If so, why has government done nothing to end the climate of impunity? The government should have taken the necessary disciplinary action against those who were deemed to be responsible. In fact, Aung San Suu Kyi argued in her submission that this is in the pipeline.
“Under its 2008 Constitution, Myanmar has a military justice system,” she told the court. “Criminal cases against soldiers or officers for possible war crimes committed in Rakhine must be investigated and prosecuted by that system,” she explained.
Last month the government announced that several members of the military were facing court martial for their involvement in a mass execution of villagers near Gu Dar Pyin village two years ago, after a battle in the area with ARSA. Further courts martial are likely, according to the State Counsellor. This would happen if further incriminating evidence is brought by the Independent Commission of Enquiry – the government’s own appointed commission which includes two international representatives – one is a Filipino diplomat, and chair of the 4-member body, and the other, a former UN official from Japan.
These cases are part of the ongoing criminal justice processes in Myanmar and “must be allowed to run their course”, Aung San Suu Kyi told the court. She was however aware of the dangers and disappointments this might involve. The armed forces are very defensive in these matters.
Myanmar’s recent history of military justice does not encourage many to think things will change. In March 2018, a military court sentenced four officers and three soldiers to 10-year prison sentences for the indiscriminate killing of 10 Rohingya men and boys in Maungdaw township’s Inn Din village, but they were released nine months later after the army commander-in-chief pardoned them.

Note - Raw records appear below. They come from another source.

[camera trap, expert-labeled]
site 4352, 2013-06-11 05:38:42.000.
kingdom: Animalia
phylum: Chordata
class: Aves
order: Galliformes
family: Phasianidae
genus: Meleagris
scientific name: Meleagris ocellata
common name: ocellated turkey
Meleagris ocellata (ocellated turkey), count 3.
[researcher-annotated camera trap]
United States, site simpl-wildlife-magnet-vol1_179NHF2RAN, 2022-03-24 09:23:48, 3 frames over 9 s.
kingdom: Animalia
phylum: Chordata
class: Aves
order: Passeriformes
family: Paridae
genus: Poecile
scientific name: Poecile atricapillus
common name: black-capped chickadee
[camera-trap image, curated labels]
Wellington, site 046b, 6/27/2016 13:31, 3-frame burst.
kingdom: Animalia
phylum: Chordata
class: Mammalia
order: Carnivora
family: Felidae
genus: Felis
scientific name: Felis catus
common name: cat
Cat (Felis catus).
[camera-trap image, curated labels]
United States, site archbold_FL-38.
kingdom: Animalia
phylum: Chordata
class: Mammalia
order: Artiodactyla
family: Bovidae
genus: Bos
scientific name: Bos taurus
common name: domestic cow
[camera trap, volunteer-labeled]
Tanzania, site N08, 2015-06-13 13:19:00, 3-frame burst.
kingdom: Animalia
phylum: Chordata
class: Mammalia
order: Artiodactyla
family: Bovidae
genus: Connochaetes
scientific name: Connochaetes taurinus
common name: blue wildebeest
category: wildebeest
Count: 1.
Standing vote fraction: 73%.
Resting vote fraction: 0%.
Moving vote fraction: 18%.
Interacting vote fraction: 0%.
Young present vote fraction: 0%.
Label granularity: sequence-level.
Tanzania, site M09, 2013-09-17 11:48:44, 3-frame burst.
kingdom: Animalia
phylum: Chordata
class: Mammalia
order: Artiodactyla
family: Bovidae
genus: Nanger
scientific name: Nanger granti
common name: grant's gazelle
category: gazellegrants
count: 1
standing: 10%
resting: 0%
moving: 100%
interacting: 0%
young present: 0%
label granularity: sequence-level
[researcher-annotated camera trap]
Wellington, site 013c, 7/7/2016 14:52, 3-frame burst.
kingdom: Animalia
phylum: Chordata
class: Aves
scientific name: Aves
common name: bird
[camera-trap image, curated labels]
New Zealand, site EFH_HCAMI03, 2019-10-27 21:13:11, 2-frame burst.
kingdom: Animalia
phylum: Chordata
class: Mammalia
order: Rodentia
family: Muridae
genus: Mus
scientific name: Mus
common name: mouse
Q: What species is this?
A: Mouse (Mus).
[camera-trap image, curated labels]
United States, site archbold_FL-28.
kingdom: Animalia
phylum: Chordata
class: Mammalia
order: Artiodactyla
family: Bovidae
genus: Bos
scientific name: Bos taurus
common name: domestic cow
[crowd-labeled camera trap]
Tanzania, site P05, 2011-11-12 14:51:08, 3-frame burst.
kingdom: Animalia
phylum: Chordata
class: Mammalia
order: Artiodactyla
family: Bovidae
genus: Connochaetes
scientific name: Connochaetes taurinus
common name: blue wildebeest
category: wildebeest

“Many of us in Myanmar were unhappy with this pardon,” she boldly told the court, to the army’s chagrin. But the Myanmar leader understands that it is episodes like this that cast doubt about the credibility of the country’s justice system, especially in regard to the military.
What is needed now is concrete proof that the government is serious about making those guilty of transgressing the military’s code of conduct answerable. Clearly the military are on notice: things must change:
“If war crimes have been committed by members of Myanmar’s Defence Services, they will be prosecuted through our military justice system, in accordance with Myanmar’s Constitution.”
“It is a matter for the competent criminal justice authorities to assess whether, for example, there has been inadequate distinction between civilians and ARSA fighters, disproportionate use of force, violations of human rights, failure to prevent plundering or property destruction, or acts of forcible displacement of civilians,” she said.
Aung San Suu Kyi affectively threw the gauntlet to the Tatmadaw, saying that change is both necessary and inevitable; though she insisted that this needs to be done cooperatively between the civilian government and the military.
What is noteworthy is that, she told the court, about the need to complete the country’s democratisation process, which means changing the current pro-military charter of the 2008 constitution.
However, despite the international noose tightening round the necks of Myanmar’s military leaders, they will not easily acquiesce.